Passage to read
_ _ _
This article by Graham Fuller bespeaks an attempt to identify with the enemy that goes beyond all reason. Graham Fuller’s selective historic memory astonishes. He writes about European imperialism, but European “imperialism,” such as it was, did not exist until two, or at most three centuries ago, and by that time, Islamic imperialism (and within it Arab imperialism) had been going strong for a millennium, subduing vast lands and transforming peoples.
It did so first through cultural and linguistic imperialism, with the adoption of Arabic names, the Arabic language, the need to adopt Arab mores and customs or at least look to Arabs as the ideal, and second, with the indifference, or hostility, toward any pre-Islamic past. How many Pakistanis visit, or care about, Mohenjo-Daro? How many Muslims in Pakistan or Bangladesh or India or Indonesia have the slightest interest in the Buddhist and Hindu monuments, statuary, legacy of the pre-islamic histories of their own lands? How many have any interest in those pre-islamic histories in any way akin to the interest in Western Christendom in pre-Christian pagan antiquity? That interest has always been present but was cultivated especially since the Renaissance.
_ _ _
Dataset excerpts
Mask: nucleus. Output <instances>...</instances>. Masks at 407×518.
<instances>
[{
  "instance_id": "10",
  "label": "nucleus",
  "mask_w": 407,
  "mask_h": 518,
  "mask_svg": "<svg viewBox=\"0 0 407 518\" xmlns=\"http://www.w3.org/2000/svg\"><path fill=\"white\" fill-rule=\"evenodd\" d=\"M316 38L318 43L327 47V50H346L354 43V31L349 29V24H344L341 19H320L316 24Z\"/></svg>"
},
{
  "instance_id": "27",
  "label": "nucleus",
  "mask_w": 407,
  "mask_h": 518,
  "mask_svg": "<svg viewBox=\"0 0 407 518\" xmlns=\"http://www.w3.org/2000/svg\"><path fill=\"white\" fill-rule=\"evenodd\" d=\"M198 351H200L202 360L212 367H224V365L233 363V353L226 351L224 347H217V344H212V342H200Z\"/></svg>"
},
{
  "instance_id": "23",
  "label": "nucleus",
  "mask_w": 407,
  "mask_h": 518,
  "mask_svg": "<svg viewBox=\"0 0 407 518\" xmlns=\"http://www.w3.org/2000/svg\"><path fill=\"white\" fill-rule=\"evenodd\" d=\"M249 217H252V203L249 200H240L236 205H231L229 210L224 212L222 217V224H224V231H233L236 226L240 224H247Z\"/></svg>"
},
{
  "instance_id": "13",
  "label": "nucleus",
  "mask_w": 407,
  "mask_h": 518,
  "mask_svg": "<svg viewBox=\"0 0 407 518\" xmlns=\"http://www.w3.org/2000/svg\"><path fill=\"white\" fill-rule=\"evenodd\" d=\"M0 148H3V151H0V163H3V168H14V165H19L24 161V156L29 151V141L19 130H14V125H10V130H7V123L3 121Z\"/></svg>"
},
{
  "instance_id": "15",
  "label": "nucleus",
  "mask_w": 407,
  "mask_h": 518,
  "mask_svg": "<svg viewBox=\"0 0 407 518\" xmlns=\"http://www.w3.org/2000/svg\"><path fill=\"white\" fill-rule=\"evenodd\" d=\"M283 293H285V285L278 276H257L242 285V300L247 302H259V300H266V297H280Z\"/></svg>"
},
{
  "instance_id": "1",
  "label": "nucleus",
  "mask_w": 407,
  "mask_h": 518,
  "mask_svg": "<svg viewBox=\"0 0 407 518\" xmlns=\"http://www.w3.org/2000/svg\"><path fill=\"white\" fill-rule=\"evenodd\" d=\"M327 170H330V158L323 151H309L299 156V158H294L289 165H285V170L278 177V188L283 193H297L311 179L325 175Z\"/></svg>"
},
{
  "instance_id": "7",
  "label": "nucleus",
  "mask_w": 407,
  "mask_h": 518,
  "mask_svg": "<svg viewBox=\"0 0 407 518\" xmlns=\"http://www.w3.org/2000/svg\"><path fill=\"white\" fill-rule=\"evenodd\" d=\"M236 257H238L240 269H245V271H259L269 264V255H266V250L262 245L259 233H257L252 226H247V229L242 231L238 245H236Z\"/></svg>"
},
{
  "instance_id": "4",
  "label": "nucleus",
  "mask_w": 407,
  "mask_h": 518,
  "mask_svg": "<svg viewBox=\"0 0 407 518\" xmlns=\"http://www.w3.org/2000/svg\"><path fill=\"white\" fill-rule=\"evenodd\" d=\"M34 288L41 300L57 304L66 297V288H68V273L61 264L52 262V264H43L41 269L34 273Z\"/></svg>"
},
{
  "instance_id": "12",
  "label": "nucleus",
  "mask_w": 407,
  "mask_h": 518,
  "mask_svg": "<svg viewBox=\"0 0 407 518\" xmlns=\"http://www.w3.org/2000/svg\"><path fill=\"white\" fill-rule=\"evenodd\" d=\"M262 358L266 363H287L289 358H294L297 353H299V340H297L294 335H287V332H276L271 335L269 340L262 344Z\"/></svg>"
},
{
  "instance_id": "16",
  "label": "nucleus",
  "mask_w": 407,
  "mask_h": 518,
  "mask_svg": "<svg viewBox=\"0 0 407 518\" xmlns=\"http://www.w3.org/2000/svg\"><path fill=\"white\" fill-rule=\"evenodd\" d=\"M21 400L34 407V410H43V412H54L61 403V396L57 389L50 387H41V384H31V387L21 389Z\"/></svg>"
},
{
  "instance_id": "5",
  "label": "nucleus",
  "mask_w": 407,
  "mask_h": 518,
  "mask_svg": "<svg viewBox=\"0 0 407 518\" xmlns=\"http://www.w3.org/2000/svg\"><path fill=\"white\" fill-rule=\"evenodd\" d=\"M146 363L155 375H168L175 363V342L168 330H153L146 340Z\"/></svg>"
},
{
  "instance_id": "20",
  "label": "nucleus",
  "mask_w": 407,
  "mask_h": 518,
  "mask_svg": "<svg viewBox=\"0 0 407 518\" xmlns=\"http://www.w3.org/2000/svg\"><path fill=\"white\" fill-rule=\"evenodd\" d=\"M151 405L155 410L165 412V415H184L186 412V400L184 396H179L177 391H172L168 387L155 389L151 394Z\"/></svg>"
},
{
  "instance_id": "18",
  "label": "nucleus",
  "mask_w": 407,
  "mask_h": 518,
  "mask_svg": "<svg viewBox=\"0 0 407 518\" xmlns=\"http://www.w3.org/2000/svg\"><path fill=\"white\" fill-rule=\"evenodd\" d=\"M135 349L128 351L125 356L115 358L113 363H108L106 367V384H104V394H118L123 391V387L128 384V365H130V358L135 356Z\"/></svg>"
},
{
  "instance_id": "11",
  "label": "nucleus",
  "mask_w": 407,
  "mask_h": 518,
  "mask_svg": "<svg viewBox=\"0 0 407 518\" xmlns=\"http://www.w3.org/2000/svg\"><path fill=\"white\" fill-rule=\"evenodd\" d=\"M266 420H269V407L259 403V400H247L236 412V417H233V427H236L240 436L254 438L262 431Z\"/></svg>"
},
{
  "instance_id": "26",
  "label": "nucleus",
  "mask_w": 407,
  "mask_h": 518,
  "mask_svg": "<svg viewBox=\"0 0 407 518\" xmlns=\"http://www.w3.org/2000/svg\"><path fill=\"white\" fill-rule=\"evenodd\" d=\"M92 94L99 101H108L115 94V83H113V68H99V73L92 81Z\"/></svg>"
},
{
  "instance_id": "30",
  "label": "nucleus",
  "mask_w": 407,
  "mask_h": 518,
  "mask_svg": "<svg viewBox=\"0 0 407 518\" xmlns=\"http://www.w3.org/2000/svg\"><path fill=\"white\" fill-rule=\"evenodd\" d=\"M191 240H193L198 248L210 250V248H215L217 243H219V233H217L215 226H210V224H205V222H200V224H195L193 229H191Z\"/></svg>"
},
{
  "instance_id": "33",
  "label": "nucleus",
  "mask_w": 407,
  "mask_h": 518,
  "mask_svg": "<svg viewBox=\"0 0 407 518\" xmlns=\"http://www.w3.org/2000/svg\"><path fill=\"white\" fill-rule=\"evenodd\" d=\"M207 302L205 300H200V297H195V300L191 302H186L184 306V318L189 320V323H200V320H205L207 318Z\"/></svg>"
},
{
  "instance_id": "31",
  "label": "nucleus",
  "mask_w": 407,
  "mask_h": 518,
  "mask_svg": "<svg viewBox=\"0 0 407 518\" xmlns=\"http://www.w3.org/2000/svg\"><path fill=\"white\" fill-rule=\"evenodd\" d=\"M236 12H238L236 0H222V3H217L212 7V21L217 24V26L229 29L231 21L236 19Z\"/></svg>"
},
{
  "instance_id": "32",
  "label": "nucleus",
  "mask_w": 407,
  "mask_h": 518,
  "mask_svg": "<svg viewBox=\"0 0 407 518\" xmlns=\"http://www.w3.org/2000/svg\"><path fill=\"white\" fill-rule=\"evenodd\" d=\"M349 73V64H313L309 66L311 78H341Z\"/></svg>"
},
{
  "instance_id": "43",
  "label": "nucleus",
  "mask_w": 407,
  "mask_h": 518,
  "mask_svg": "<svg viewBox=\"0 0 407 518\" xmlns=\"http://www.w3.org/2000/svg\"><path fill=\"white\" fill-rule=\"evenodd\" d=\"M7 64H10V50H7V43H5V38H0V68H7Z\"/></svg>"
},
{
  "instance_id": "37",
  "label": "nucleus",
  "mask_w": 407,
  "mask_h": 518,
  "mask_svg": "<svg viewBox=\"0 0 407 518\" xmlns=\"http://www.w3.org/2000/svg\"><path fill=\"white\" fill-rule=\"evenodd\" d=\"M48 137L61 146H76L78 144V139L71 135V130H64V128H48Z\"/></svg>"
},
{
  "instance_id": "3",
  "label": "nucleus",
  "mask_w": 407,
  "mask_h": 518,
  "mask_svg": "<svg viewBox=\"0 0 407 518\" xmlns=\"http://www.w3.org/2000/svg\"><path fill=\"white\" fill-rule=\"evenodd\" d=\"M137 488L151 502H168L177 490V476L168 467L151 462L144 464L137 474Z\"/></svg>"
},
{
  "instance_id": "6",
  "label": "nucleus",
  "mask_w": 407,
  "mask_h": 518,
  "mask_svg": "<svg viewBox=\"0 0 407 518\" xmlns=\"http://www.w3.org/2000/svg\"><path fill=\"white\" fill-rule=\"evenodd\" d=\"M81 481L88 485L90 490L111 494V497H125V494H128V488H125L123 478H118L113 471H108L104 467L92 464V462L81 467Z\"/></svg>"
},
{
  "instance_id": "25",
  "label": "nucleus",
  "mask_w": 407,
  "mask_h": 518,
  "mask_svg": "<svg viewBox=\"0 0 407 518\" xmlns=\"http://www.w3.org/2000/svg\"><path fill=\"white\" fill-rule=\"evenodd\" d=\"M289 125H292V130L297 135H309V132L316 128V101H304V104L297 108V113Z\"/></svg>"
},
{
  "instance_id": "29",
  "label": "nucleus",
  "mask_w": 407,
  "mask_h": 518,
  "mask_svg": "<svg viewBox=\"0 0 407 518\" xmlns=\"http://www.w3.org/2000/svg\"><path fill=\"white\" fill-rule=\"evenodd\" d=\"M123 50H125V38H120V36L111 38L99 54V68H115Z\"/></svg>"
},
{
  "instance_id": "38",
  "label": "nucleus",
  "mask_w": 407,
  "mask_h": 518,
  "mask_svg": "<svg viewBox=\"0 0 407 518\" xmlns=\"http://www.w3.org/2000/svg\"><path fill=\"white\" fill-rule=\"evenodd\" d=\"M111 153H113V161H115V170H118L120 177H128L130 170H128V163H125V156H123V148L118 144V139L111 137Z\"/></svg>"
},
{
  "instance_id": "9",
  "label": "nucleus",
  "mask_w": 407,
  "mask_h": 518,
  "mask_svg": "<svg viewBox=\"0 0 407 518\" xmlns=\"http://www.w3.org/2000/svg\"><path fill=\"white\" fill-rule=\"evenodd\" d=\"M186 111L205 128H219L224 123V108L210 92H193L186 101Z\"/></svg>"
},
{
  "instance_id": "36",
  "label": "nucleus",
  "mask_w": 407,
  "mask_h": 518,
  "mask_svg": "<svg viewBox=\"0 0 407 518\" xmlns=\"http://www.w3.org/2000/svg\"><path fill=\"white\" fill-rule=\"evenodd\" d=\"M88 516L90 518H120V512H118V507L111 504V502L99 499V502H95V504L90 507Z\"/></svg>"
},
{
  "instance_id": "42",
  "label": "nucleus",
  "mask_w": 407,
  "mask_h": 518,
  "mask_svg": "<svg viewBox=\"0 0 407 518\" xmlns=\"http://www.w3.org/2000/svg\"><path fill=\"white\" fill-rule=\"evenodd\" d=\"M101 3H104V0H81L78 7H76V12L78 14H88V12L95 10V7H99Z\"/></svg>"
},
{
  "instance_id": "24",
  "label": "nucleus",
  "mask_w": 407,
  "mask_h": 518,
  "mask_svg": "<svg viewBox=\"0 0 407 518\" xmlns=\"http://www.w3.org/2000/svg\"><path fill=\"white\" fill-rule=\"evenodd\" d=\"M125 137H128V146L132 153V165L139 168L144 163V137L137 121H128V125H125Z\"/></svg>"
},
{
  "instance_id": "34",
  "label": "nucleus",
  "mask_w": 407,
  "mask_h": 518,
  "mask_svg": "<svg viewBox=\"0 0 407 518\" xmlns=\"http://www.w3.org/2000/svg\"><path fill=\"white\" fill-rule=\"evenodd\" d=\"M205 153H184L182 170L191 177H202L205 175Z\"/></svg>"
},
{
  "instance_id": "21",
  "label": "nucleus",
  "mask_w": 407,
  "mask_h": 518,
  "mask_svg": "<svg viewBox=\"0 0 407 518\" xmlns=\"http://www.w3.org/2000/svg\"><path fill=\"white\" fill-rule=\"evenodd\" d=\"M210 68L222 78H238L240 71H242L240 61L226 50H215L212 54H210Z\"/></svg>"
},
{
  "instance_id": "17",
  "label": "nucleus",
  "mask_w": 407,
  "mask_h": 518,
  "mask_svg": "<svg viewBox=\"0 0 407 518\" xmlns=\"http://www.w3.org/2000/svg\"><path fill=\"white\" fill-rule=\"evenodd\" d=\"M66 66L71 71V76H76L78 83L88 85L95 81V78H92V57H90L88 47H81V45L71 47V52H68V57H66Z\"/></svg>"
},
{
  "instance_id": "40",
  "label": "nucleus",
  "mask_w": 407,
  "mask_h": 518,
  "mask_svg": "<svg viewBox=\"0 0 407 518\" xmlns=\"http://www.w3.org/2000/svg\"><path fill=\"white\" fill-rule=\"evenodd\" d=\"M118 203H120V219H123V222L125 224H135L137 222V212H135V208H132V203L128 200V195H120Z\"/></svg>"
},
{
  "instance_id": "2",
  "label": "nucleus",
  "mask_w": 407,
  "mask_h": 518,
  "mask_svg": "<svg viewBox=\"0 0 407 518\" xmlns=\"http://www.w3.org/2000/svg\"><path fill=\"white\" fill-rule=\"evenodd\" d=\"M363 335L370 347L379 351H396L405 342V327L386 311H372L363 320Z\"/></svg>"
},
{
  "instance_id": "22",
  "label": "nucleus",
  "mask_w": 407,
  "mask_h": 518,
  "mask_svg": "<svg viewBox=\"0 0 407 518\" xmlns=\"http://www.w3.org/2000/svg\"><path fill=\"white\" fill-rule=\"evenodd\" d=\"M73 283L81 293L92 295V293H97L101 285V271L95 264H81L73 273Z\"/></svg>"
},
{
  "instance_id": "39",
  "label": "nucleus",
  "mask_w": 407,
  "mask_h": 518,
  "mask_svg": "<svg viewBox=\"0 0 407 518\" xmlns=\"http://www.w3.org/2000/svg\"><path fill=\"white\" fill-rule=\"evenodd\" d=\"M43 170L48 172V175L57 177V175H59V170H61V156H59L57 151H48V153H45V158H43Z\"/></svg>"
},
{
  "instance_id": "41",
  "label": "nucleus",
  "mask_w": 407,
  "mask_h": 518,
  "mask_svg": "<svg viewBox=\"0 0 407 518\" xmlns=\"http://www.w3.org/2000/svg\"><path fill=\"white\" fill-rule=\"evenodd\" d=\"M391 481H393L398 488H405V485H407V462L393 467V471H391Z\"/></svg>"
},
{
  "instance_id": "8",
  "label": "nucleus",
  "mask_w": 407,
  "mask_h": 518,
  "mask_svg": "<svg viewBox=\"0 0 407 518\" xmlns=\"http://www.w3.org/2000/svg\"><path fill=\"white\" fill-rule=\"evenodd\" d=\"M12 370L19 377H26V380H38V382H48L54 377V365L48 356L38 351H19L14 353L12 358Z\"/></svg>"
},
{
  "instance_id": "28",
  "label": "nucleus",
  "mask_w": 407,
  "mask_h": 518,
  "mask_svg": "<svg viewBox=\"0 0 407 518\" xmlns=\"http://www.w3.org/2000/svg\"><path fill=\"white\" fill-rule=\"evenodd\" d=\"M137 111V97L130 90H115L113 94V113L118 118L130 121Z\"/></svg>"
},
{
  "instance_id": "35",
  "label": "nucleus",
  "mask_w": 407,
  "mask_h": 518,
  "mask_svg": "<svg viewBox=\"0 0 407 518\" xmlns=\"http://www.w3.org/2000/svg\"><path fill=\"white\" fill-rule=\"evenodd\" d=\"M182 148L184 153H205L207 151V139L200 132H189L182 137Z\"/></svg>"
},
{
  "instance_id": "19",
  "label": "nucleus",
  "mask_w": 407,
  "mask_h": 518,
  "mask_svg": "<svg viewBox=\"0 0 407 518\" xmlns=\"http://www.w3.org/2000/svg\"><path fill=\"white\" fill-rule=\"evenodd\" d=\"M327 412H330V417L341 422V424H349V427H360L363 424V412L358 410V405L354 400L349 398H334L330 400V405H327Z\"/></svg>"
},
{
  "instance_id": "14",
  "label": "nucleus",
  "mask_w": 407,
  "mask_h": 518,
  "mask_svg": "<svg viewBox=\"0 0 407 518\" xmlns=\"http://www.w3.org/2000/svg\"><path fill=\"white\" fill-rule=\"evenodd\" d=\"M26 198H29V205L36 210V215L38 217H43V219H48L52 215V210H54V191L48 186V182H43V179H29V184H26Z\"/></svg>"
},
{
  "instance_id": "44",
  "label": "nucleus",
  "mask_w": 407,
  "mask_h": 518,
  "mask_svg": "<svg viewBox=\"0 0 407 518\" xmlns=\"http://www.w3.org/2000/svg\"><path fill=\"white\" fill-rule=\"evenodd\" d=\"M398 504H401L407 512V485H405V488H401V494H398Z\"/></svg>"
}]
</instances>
_ _ _
Written instruction 1
Answer these from the passage on imperialism:
(a) Whose article is the passage responding to?
(b) According to the passage, how long ago did European imperialism come into existence?
(c) Since what period has interest in pre-Christian pagan antiquity been especially cultivated?
Written instruction 2
Transcribe the part of the passage on imperialism that opens with the words containing "This article by" and closes with "and transforming peoples.".

Solution 1
(a) Graham Fuller's.
(b) Two, or at most three, centuries ago.
(c) Since the Renaissance.

Solution 2
This article by Graham Fuller bespeaks an attempt to identify with the enemy that goes beyond all reason. Graham Fuller’s selective historic memory astonishes. He writes about European imperialism, but European “imperialism,” such as it was, did not exist until two, or at most three centuries ago, and by that time, Islamic imperialism (and within it Arab imperialism) had been going strong for a millennium, subduing vast lands and transforming peoples.